What you need to do -> Repeat the records word for word, excluding any picture.

Listing ->
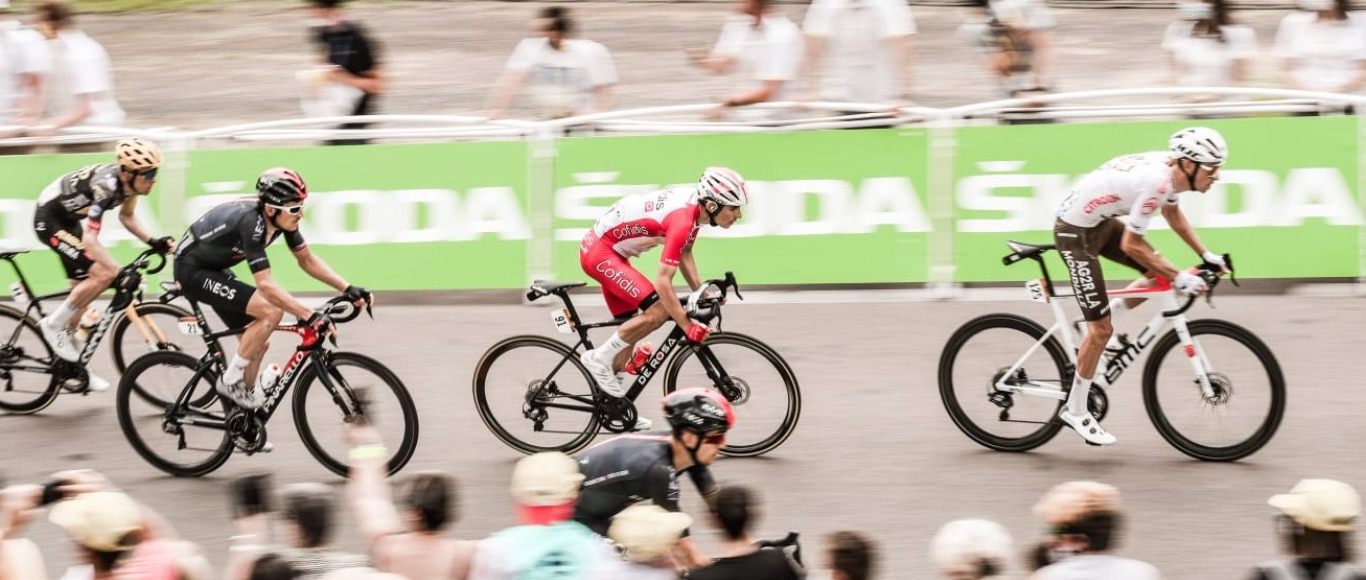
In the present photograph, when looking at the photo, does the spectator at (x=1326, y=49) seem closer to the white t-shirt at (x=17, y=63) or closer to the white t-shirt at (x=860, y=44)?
the white t-shirt at (x=860, y=44)

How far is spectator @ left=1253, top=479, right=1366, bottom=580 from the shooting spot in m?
4.80

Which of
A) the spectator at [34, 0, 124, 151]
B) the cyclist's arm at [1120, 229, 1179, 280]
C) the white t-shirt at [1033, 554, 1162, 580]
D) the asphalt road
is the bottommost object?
the asphalt road

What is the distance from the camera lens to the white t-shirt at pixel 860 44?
39.9 feet

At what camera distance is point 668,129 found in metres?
11.5

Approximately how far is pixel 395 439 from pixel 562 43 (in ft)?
14.5

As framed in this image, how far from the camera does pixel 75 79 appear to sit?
12.4 m

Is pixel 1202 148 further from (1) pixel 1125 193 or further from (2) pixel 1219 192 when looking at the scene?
(2) pixel 1219 192

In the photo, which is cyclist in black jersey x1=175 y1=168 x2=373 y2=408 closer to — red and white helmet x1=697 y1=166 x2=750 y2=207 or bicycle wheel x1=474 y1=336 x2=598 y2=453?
bicycle wheel x1=474 y1=336 x2=598 y2=453

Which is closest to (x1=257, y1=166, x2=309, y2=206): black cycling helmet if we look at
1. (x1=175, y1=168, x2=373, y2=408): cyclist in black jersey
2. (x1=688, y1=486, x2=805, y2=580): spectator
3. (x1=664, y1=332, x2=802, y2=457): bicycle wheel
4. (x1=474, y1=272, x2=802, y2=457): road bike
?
(x1=175, y1=168, x2=373, y2=408): cyclist in black jersey

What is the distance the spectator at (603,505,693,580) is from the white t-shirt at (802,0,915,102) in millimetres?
7518

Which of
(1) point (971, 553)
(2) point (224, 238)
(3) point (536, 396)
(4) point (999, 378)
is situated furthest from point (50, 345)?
(1) point (971, 553)

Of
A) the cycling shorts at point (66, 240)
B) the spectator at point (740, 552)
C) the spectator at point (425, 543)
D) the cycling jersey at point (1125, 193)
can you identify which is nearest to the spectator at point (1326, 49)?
the cycling jersey at point (1125, 193)

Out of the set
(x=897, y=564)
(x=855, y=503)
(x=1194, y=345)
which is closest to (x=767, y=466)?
(x=855, y=503)

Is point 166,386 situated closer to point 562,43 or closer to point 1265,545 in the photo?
point 562,43
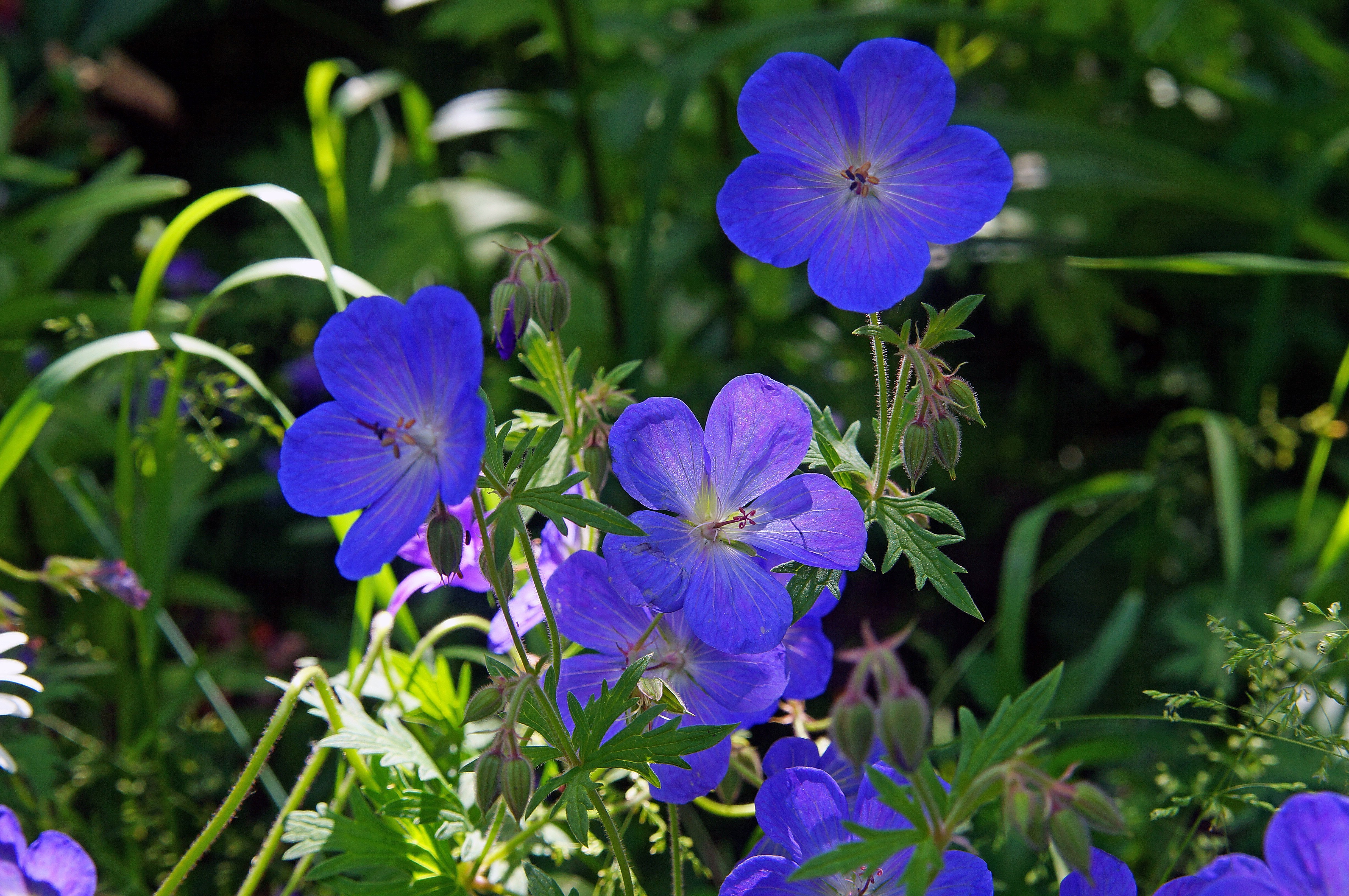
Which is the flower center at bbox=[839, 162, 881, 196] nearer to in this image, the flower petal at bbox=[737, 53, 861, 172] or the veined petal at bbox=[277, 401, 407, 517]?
the flower petal at bbox=[737, 53, 861, 172]

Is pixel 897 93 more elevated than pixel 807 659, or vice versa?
pixel 897 93

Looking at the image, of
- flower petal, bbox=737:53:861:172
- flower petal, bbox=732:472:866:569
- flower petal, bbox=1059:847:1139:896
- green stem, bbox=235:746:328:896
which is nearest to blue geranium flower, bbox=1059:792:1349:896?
flower petal, bbox=1059:847:1139:896

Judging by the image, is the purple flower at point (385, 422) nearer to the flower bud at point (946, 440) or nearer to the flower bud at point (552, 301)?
the flower bud at point (552, 301)

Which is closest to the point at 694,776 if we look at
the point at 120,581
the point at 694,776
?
the point at 694,776

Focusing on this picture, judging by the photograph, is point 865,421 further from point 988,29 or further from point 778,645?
point 778,645

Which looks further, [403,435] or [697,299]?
[697,299]

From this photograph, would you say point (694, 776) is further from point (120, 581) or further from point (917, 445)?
point (120, 581)
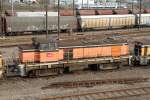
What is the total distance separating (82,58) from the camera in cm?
2691

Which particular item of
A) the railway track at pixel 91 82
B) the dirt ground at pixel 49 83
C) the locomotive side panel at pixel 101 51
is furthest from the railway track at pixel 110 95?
the locomotive side panel at pixel 101 51

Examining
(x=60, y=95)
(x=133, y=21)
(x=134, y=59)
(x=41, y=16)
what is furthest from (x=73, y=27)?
(x=60, y=95)

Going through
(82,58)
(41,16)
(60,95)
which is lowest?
(60,95)

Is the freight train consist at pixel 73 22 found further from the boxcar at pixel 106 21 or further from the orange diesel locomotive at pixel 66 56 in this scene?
the orange diesel locomotive at pixel 66 56

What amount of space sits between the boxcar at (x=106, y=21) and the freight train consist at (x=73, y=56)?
24.7 metres

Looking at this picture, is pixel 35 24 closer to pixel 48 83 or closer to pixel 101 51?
pixel 101 51

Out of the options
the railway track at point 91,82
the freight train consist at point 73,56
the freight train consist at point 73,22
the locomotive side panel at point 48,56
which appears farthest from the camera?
the freight train consist at point 73,22

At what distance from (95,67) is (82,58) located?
1.64m

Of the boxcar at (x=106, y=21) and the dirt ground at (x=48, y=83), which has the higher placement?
the boxcar at (x=106, y=21)

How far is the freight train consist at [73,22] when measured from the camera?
1910 inches

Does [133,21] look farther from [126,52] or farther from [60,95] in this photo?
[60,95]

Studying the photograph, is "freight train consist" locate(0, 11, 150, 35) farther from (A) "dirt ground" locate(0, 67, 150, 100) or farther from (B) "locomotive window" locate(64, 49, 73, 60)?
(A) "dirt ground" locate(0, 67, 150, 100)

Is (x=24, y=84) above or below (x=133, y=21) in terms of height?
below

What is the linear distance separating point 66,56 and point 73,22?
26892 millimetres
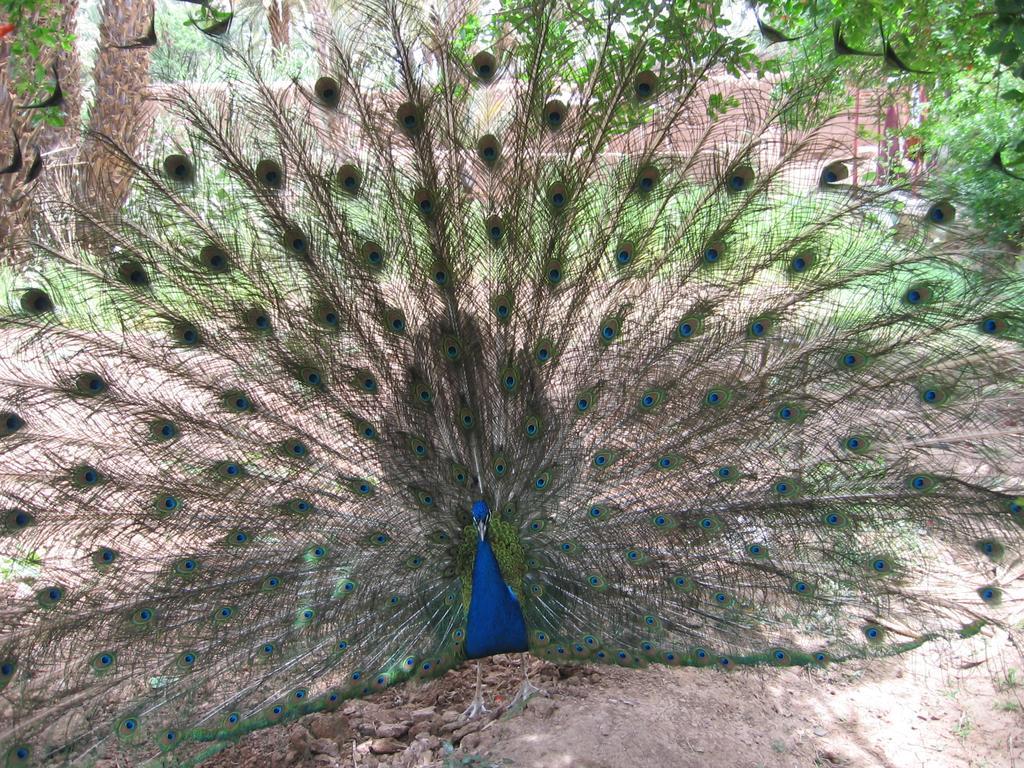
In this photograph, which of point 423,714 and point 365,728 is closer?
point 365,728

Answer to this problem ->
In the present photograph, when looking at the photo, does the spectator at (x=1326, y=49) seem closer to the white t-shirt at (x=17, y=63) or closer to the white t-shirt at (x=860, y=44)?
the white t-shirt at (x=860, y=44)

How far is spectator @ left=1253, top=479, right=1366, bottom=580 from the shooting spot in m?
4.80

Which of
A) the spectator at [34, 0, 124, 151]
B) the cyclist's arm at [1120, 229, 1179, 280]
C) the white t-shirt at [1033, 554, 1162, 580]
D) the asphalt road
is the bottommost object?
the asphalt road

What is the distance from the camera lens to the white t-shirt at pixel 860 44?
39.9 feet

At what camera distance is point 668,129 found in metres?
11.5

Approximately how far is pixel 395 439 from pixel 562 43 (in ft)?
14.5

As framed in this image, how far from the camera does pixel 75 79 appear to sit?
12.4 m

Is pixel 1202 148 further from (1) pixel 1125 193 or further from (2) pixel 1219 192 when looking at the scene?
(2) pixel 1219 192

In the photo, which is cyclist in black jersey x1=175 y1=168 x2=373 y2=408 closer to — red and white helmet x1=697 y1=166 x2=750 y2=207 or bicycle wheel x1=474 y1=336 x2=598 y2=453?
bicycle wheel x1=474 y1=336 x2=598 y2=453

Which is closest to (x1=257, y1=166, x2=309, y2=206): black cycling helmet if we look at
1. (x1=175, y1=168, x2=373, y2=408): cyclist in black jersey
2. (x1=688, y1=486, x2=805, y2=580): spectator
3. (x1=664, y1=332, x2=802, y2=457): bicycle wheel
4. (x1=474, y1=272, x2=802, y2=457): road bike
?
(x1=175, y1=168, x2=373, y2=408): cyclist in black jersey

What is the distance the spectator at (603,505,693,580) is from the white t-shirt at (802,0,915,102) in millimetres?
7518

Which of
(1) point (971, 553)
(2) point (224, 238)
(3) point (536, 396)
(4) point (999, 378)
is situated furthest from point (50, 345)?
(1) point (971, 553)

Of
A) the cycling shorts at point (66, 240)
B) the spectator at point (740, 552)
C) the spectator at point (425, 543)
D) the cycling jersey at point (1125, 193)
can you identify which is nearest to the spectator at point (1326, 49)?
the cycling jersey at point (1125, 193)

Out of the set
(x=897, y=564)
(x=855, y=503)
(x=1194, y=345)
which is closest to (x=767, y=466)?
(x=855, y=503)

Is point 166,386 situated closer to point 562,43 or closer to point 1265,545 in the photo?
point 562,43
Which is the flower center at bbox=[839, 162, 881, 196] nearer to in this image, the flower petal at bbox=[737, 53, 861, 172] or the veined petal at bbox=[277, 401, 407, 517]?
the flower petal at bbox=[737, 53, 861, 172]

Is pixel 897 93 more elevated than pixel 807 659, or vice versa?
pixel 897 93

Looking at the image, of
- flower petal, bbox=737:53:861:172
- flower petal, bbox=732:472:866:569
- flower petal, bbox=1059:847:1139:896
- green stem, bbox=235:746:328:896
which is nearest to blue geranium flower, bbox=1059:792:1349:896?
flower petal, bbox=1059:847:1139:896

Judging by the image, is the purple flower at point (385, 422) nearer to the flower bud at point (946, 440) or nearer to the flower bud at point (552, 301)?
the flower bud at point (552, 301)

Which is closest to the point at 694,776 if we look at
the point at 120,581
the point at 694,776
?
the point at 694,776

Focusing on this picture, judging by the photograph, is point 865,421 further from point 988,29 or further from point 778,645?
point 778,645

Which looks further, [403,435] or [697,299]?
[697,299]

From this photograph, would you say point (694, 776) is further from point (120, 581) or further from point (917, 445)?
point (120, 581)
What is the total distance separating (82,58) from the camera in cm?
2691

Which particular item of
A) the railway track at pixel 91 82
B) the dirt ground at pixel 49 83
C) the locomotive side panel at pixel 101 51
is furthest from the railway track at pixel 110 95?
the locomotive side panel at pixel 101 51

Examining
(x=60, y=95)
(x=133, y=21)
(x=134, y=59)
(x=41, y=16)
what is furthest from (x=73, y=27)?
(x=60, y=95)

Going through
(82,58)
(41,16)
(60,95)
which is lowest?
(60,95)

Is the freight train consist at pixel 73 22 found further from the boxcar at pixel 106 21 or further from the orange diesel locomotive at pixel 66 56 in this scene?
the orange diesel locomotive at pixel 66 56

What amount of space sits between the boxcar at (x=106, y=21) and the freight train consist at (x=73, y=56)?
24.7 metres

Looking at this picture, is pixel 35 24 closer to pixel 48 83 or closer to pixel 101 51?
pixel 101 51

Out of the options
the railway track at point 91,82
the freight train consist at point 73,56
the freight train consist at point 73,22
the locomotive side panel at point 48,56
which appears farthest from the camera?
the freight train consist at point 73,22

At what distance from (95,67) is (82,58) located?
1.64m

Of the boxcar at (x=106, y=21) and the dirt ground at (x=48, y=83), which has the higher placement?
the boxcar at (x=106, y=21)

How far is the freight train consist at [73,22] when measured from the camera?
1910 inches

Does [133,21] look farther from [126,52] or farther from [60,95] in this photo?
[60,95]

Studying the photograph, is "freight train consist" locate(0, 11, 150, 35) farther from (A) "dirt ground" locate(0, 67, 150, 100) or farther from (B) "locomotive window" locate(64, 49, 73, 60)?
(A) "dirt ground" locate(0, 67, 150, 100)

Is (x=24, y=84) above or below (x=133, y=21) in terms of height?
below

What is the linear distance separating point 66,56 and point 73,22?
26892 millimetres
In this photograph, which of point 423,714 and point 365,728 is closer?
point 365,728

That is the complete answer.